• [What the task requires] Which lines in the records below hold the word "site"? Copy each of them.

(Dataset records)
+++

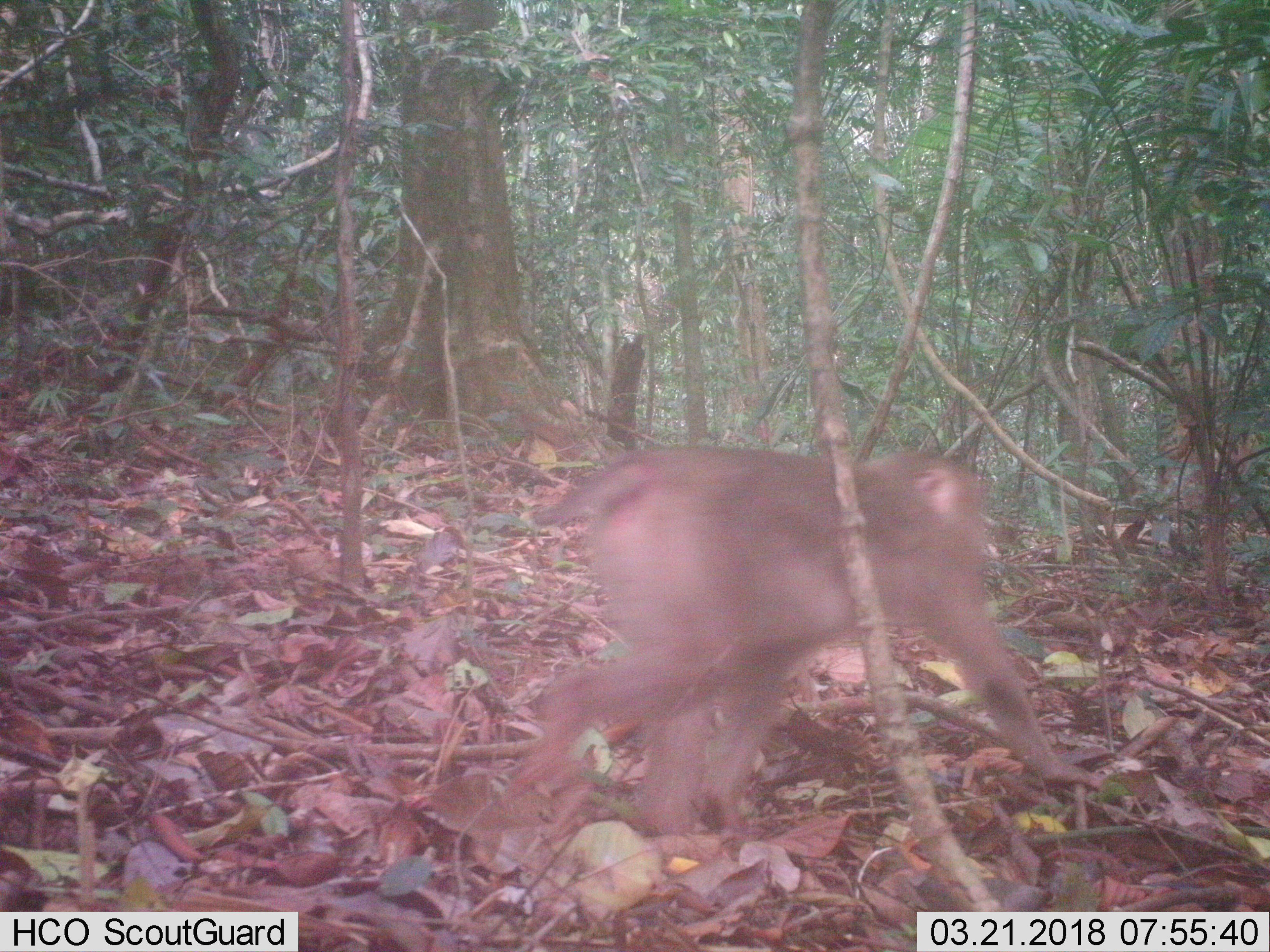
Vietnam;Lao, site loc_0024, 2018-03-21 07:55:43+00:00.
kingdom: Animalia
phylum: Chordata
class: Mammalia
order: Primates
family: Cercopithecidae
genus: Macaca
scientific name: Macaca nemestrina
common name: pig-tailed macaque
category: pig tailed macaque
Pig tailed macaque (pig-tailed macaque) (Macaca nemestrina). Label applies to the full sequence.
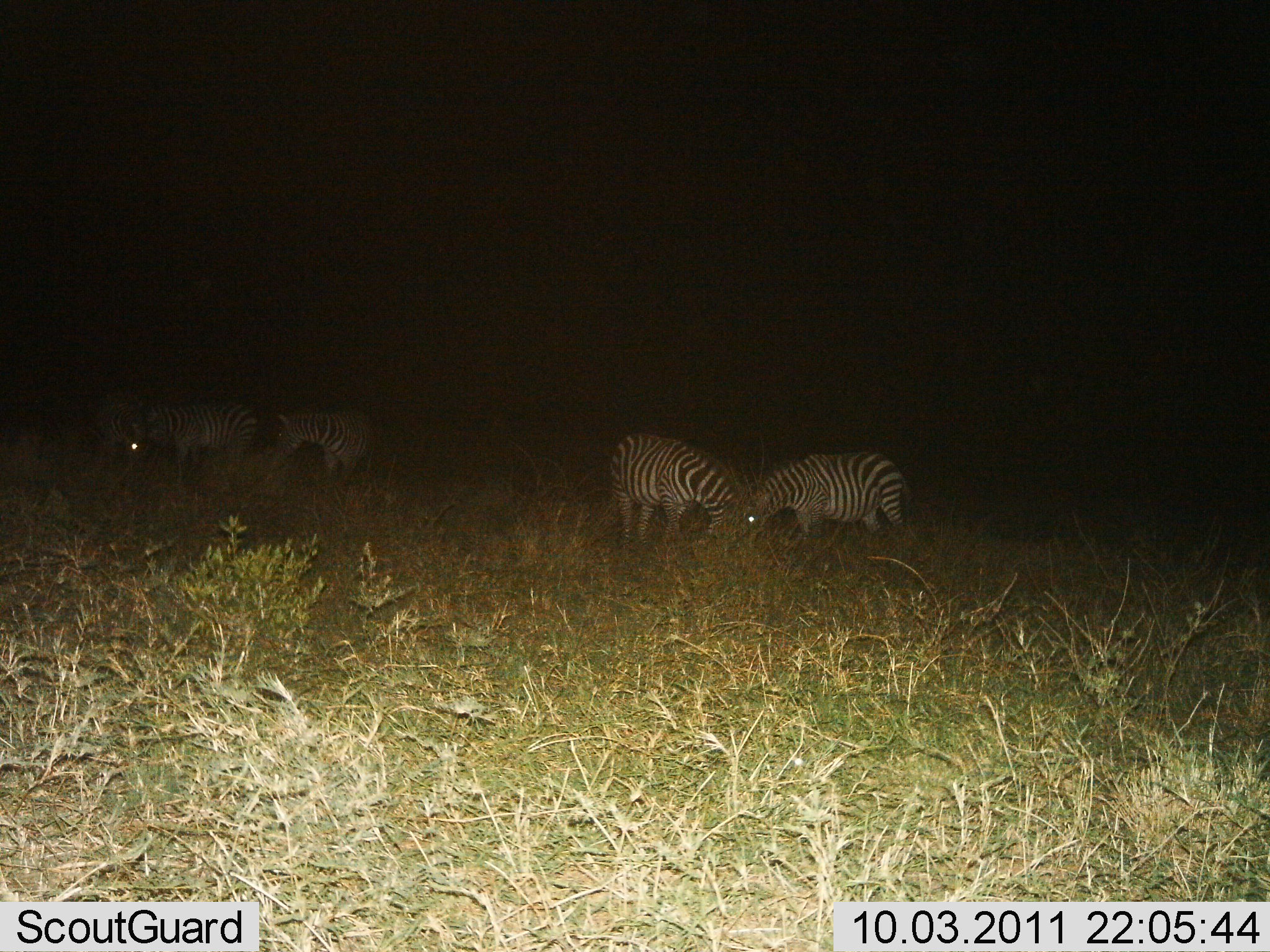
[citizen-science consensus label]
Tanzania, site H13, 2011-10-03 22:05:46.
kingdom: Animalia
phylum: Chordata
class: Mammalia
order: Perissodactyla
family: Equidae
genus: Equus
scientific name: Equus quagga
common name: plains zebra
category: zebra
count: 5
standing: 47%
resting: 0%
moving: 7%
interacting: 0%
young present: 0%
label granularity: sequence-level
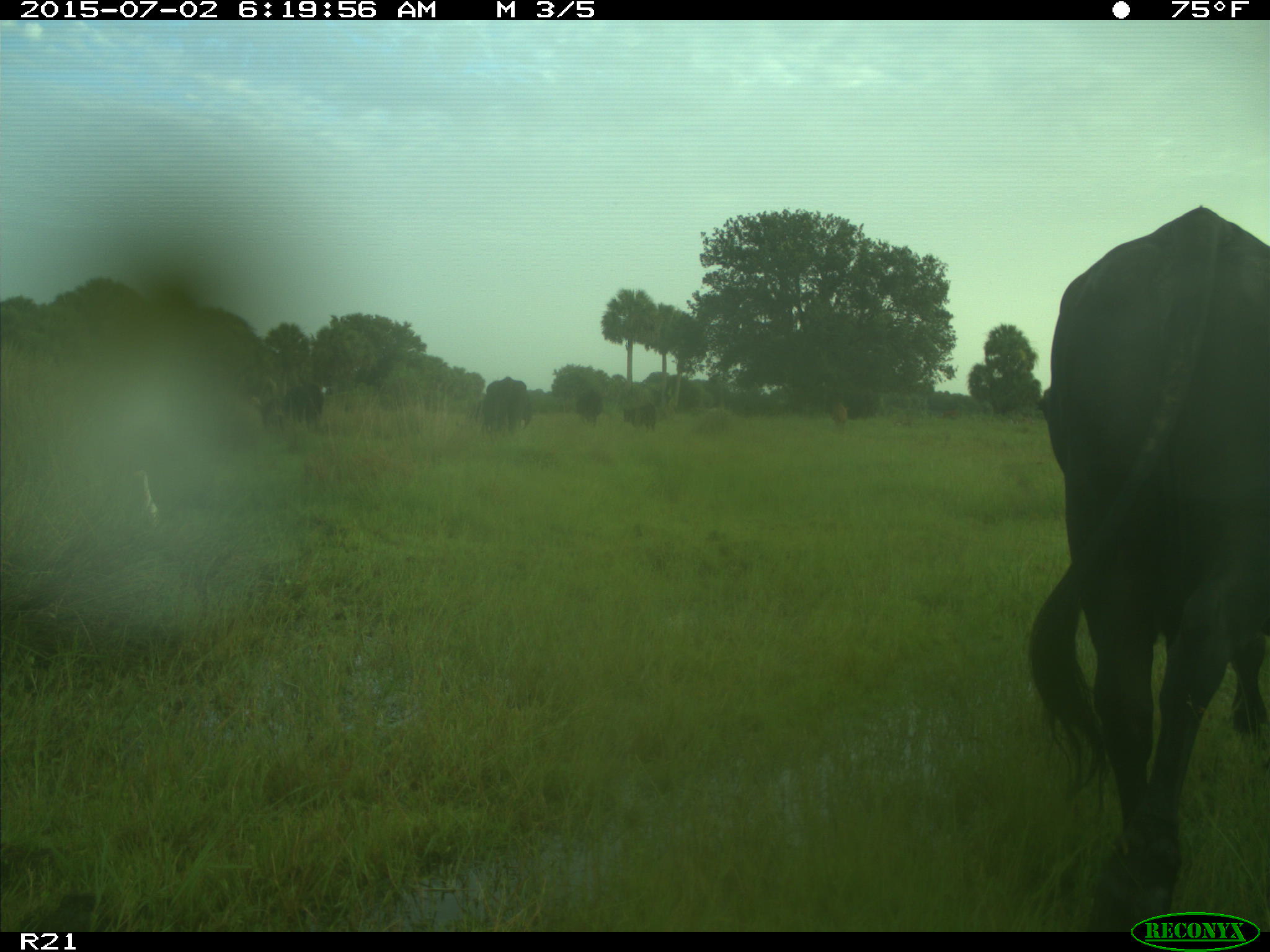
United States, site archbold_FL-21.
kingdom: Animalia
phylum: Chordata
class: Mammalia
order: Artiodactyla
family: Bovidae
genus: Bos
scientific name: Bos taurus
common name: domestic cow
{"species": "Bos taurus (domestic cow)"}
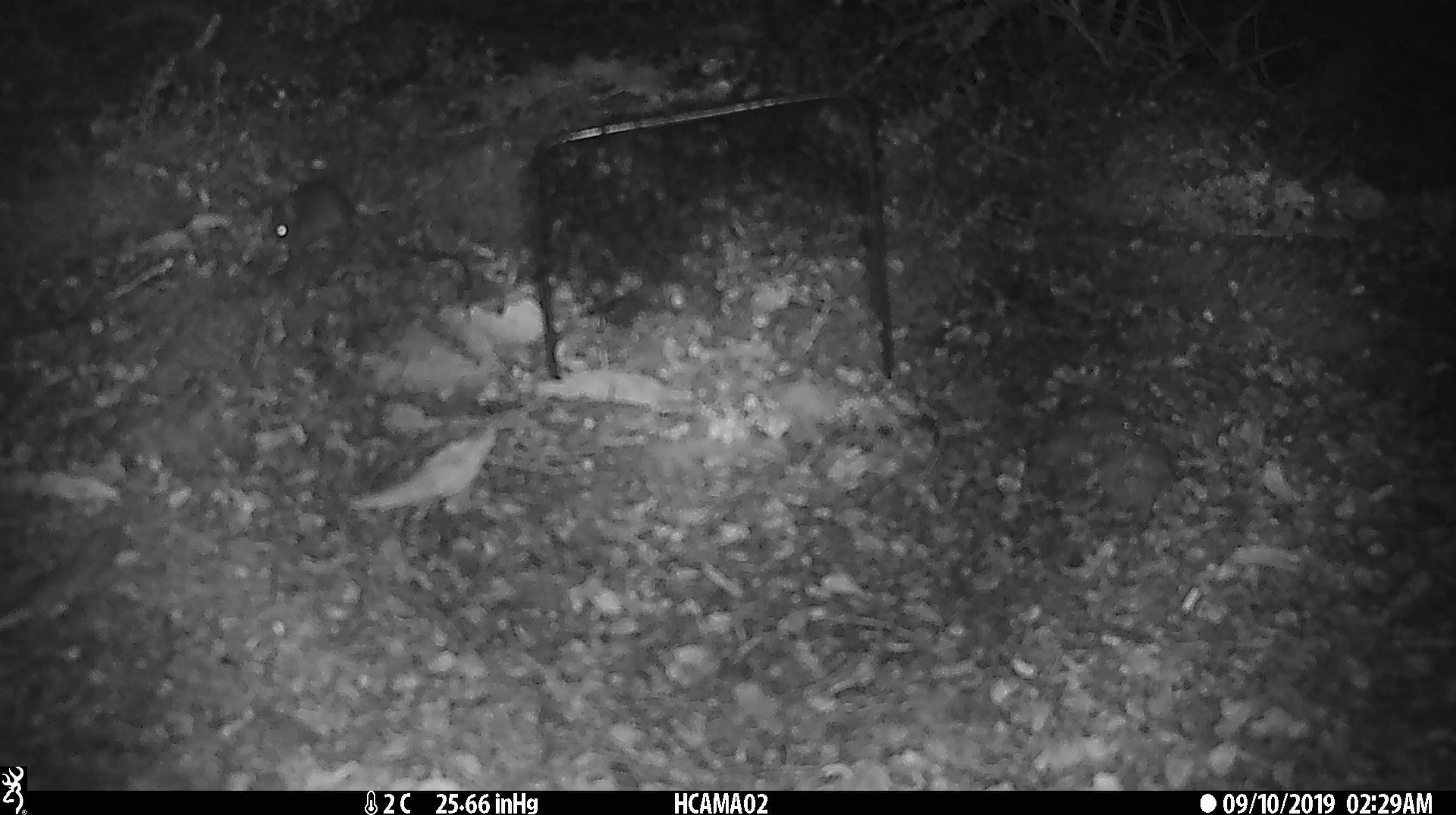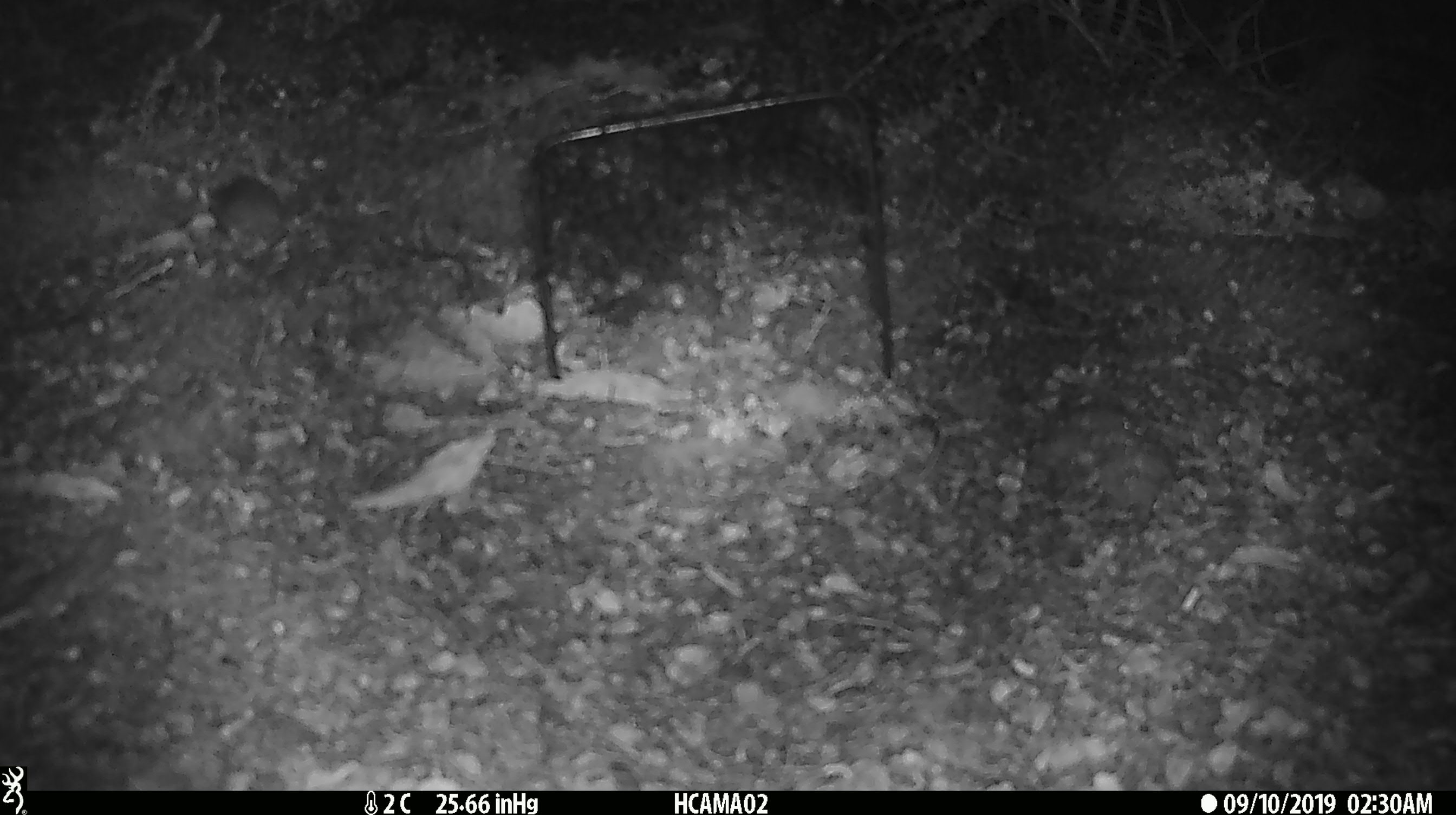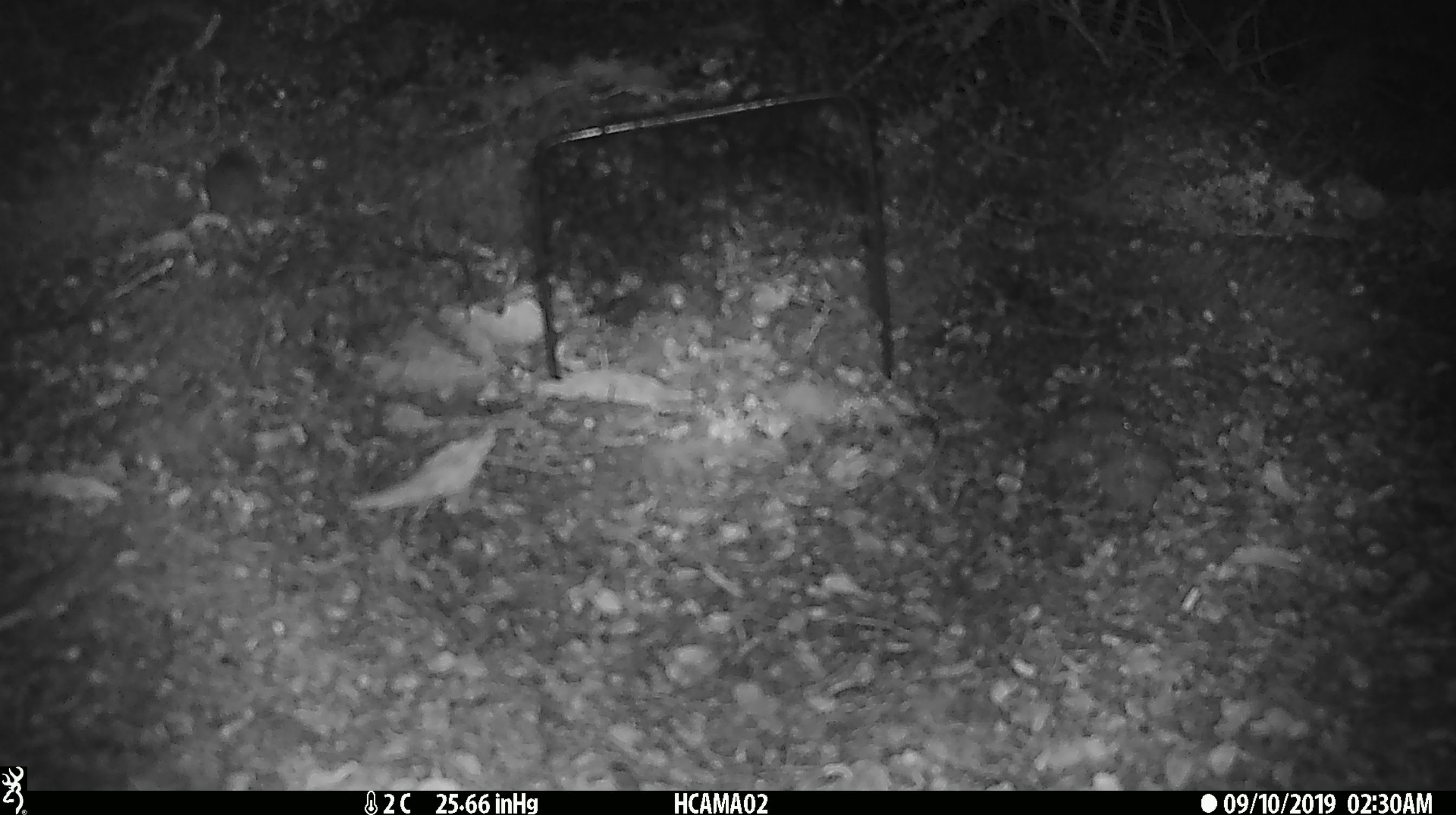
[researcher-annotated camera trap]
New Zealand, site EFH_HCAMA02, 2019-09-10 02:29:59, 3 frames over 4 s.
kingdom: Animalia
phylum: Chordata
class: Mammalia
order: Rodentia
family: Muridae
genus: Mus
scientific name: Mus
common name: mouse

+++

• [Reply to the exercise]
Vietnam;Lao, site loc_0024, 2018-03-21 07:55:43+00:00.
Tanzania, site H13, 2011-10-03 22:05:46.
United States, site archbold_FL-21.
New Zealand, site EFH_HCAMA02, 2019-09-10 02:29:59, 3 frames over 4 s.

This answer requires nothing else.